- Texte de lecture:

PARIS, 19 décembre (Reuters) - La Réserve fédérale américaine se montre incertaine sur le nombre de hausses de taux à adopter l'an prochain face aux risques extérieurs pesant sur la croissance et l'inconnue de l'inflation, déclare à Reuters Randy Kroszner, professeur d'économie de la Chicago Booth School of Business de l'université de Chicago et ancien membre du Conseil des gouverneurs de la Fed.

1/ La Fed adopte un ton plus accommodant en ce qui concerne la poursuite de son cycle de resserrement monétaire. Etait-ce à prévoir ?

Randy Kroszner : "Un resserrement plus accommodant était ce qui était attendu. La Fed va donc continuer de relever ses taux mais pourrait faire une pause l'année prochaine et devrait procéder à moins de hausses de taux que cette année. Les "dot plots" suggèrent deux hausses de taux mais il s'agit d'une médiane des projections des membres du FOMC, pas d'un consensus.

- Détails de l'exercice:
Dites si chaque affirmation ci-dessous concorde avec l'article sur la Fed : répondez par oui ou non et citez les mots de l'article qui tranchent.
(a) Randy Kroszner a siégé au Conseil des gouverneurs de la Fed.
(b) Les « dot plots » traduisent un consensus des membres du FOMC.
(c) Selon Randy Kroszner, la Fed devrait relever ses taux plus souvent l'an prochain que cette année.

- Contenu des données:
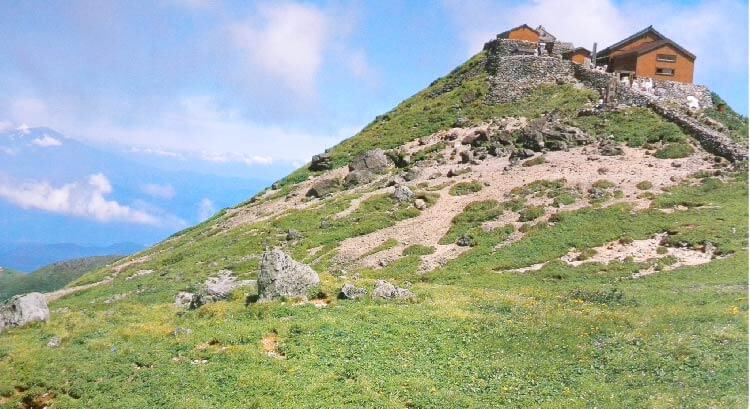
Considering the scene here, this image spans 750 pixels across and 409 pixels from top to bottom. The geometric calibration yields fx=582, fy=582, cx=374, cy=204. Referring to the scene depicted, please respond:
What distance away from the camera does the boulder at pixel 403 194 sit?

- Réponse complète:
(a) Oui : « ancien membre du Conseil des gouverneurs de la Fed ».
(b) Non : « il s'agit d'une médiane des projections des membres du FOMC, pas d'un consensus ».
(c) Non : « devrait procéder à moins de hausses de taux que cette année ».